Destarte, a perspectiva que parece viável (no plano econômico,
ecológico e social) concentra-se na busca do direcionamento da racionalidade
econômica para a obtenção de soluções baseadas em incentivos que
encorajem os comportamentos ambientalmente sensatos.11
Também numa tentativa de minimizar esses efeitos nefastos ao
meio ambiente, sob pena de comprometer a vida em nosso planeta, têm-se
desenvolvido uma consciência ecológica para frear esses abusos, envolvendo
os diversos atores (Estados, Organizações Internacionais, Organizações Não
Governamentais, indivíduo). Ainda assim, tem sido evidenciados grandes
sinais de crise12 em relação ao ambiente.

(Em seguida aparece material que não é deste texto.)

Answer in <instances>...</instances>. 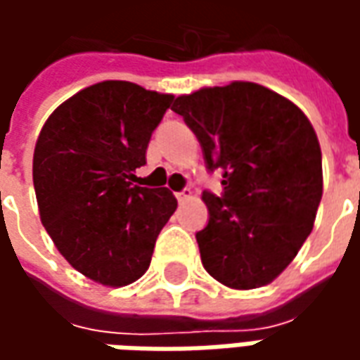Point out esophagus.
Masks as SVG:
<instances>
[{"label":"esophagus","instance_id":"obj_1","mask_svg":"<svg viewBox=\"0 0 360 360\" xmlns=\"http://www.w3.org/2000/svg\"><path fill=\"white\" fill-rule=\"evenodd\" d=\"M191 195H193V193H191L188 188L181 191V193H175V196H177V200H179V202H185V200H188V198H191Z\"/></svg>","mask_w":360,"mask_h":360}]
</instances>
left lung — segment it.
Segmentation results:
<instances>
[{
    "label": "left lung",
    "mask_w": 360,
    "mask_h": 360,
    "mask_svg": "<svg viewBox=\"0 0 360 360\" xmlns=\"http://www.w3.org/2000/svg\"><path fill=\"white\" fill-rule=\"evenodd\" d=\"M172 110L196 134L208 172L224 173L221 196L202 193V266L231 289L268 285L307 241L322 198L310 121L278 92L243 81L177 96Z\"/></svg>",
    "instance_id": "obj_1"
}]
</instances>
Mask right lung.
Returning a JSON list of instances; mask_svg holds the SVG:
<instances>
[{
	"instance_id": "right-lung-1",
	"label": "right lung",
	"mask_w": 360,
	"mask_h": 360,
	"mask_svg": "<svg viewBox=\"0 0 360 360\" xmlns=\"http://www.w3.org/2000/svg\"><path fill=\"white\" fill-rule=\"evenodd\" d=\"M173 98L134 82H98L61 103L36 141L44 227L67 262L102 285H129L148 270L177 208L172 191L133 183Z\"/></svg>"
}]
</instances>
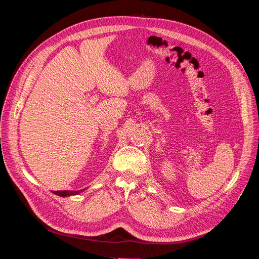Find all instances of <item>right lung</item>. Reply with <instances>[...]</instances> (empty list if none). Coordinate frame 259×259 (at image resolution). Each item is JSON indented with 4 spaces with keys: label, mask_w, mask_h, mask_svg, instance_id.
<instances>
[{
    "label": "right lung",
    "mask_w": 259,
    "mask_h": 259,
    "mask_svg": "<svg viewBox=\"0 0 259 259\" xmlns=\"http://www.w3.org/2000/svg\"><path fill=\"white\" fill-rule=\"evenodd\" d=\"M83 190H77V191H70V190H64V191H54L56 195H59V197H69V195H75L82 192Z\"/></svg>",
    "instance_id": "obj_1"
}]
</instances>
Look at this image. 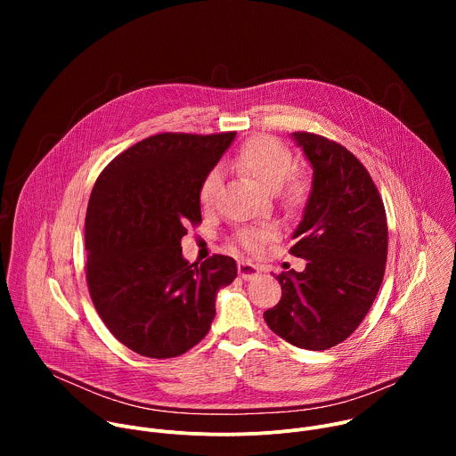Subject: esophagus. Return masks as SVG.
<instances>
[{
  "mask_svg": "<svg viewBox=\"0 0 456 456\" xmlns=\"http://www.w3.org/2000/svg\"><path fill=\"white\" fill-rule=\"evenodd\" d=\"M238 274H240L241 280H254V278H257L259 269L256 265L248 264V262H240L238 264Z\"/></svg>",
  "mask_w": 456,
  "mask_h": 456,
  "instance_id": "34e87169",
  "label": "esophagus"
}]
</instances>
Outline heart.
I'll use <instances>...</instances> for the list:
<instances>
[{
	"label": "heart",
	"instance_id": "heart-1",
	"mask_svg": "<svg viewBox=\"0 0 456 456\" xmlns=\"http://www.w3.org/2000/svg\"><path fill=\"white\" fill-rule=\"evenodd\" d=\"M232 167L257 182L264 189L276 192L287 208H297L306 197V180L292 173V153L290 150L276 137L256 135L245 141L231 160ZM222 176L218 169H211L200 182L199 200L204 208L213 206ZM278 234L274 225L262 227H245L234 234L238 245L248 252H259Z\"/></svg>",
	"mask_w": 456,
	"mask_h": 456
}]
</instances>
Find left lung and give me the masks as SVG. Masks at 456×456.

1. Desertificação e perda da biodiversidade


A perda de solos férteis e seu processo mais avançado denominado
desertificação, têm produzido uma série de problemas em todo o planeta que
vão desde a extinção de espécies da fauna e da flora até a inviabilidade de
qualquer tipo de atividade econômica e, a conseqüente migração de pessoas
(seja no plano interno, seja no plano internacional).
Isso porque com a desertificação ocorre a transformação de uma
determinada área em um grande deserto, que é uma região que recebe pouca
ou nenhuma chuva, e a grande dificuldade do desenvolvimento de qualquer

11 CARNEIRO, Ricardo, op. cit., p. 3


12 Vide GUERRA, Sidney. Direito internacional ambiental. Rio de Janeiro:
Freitas Bastos, 2006.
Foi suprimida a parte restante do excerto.